• **Written request**:
Could you write out every one of the records below word for word, leaving the pictures out?

• **Records for this exercise**:
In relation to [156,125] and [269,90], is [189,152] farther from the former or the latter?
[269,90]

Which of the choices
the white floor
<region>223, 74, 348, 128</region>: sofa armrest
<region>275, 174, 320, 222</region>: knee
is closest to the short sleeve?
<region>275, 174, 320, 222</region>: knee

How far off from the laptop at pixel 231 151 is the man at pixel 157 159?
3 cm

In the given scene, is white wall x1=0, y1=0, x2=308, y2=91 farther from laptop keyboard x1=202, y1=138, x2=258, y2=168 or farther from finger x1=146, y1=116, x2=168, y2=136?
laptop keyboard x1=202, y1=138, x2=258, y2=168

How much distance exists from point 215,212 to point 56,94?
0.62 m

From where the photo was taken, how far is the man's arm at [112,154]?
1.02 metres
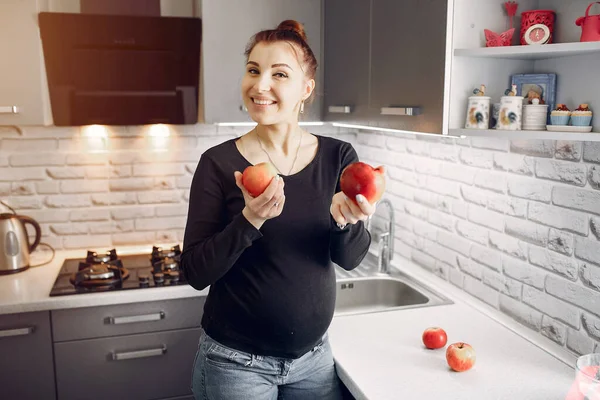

• **Finished exercise**:
In relation to [156,125] and [269,90], is [189,152] farther from the former or the latter?
[269,90]

Which of the choices
the white floor
<region>223, 74, 348, 128</region>: sofa armrest
<region>275, 174, 320, 222</region>: knee
is closest to the short sleeve?
<region>275, 174, 320, 222</region>: knee

How far off from the laptop at pixel 231 151 is the man at pixel 157 159?
3 cm

In the given scene, is white wall x1=0, y1=0, x2=308, y2=91 farther from laptop keyboard x1=202, y1=138, x2=258, y2=168 or farther from finger x1=146, y1=116, x2=168, y2=136?
laptop keyboard x1=202, y1=138, x2=258, y2=168

How much distance exists from point 215,212 to point 56,94?
0.62 m

From where the photo was taken, how far is the man's arm at [112,154]?
1.02 metres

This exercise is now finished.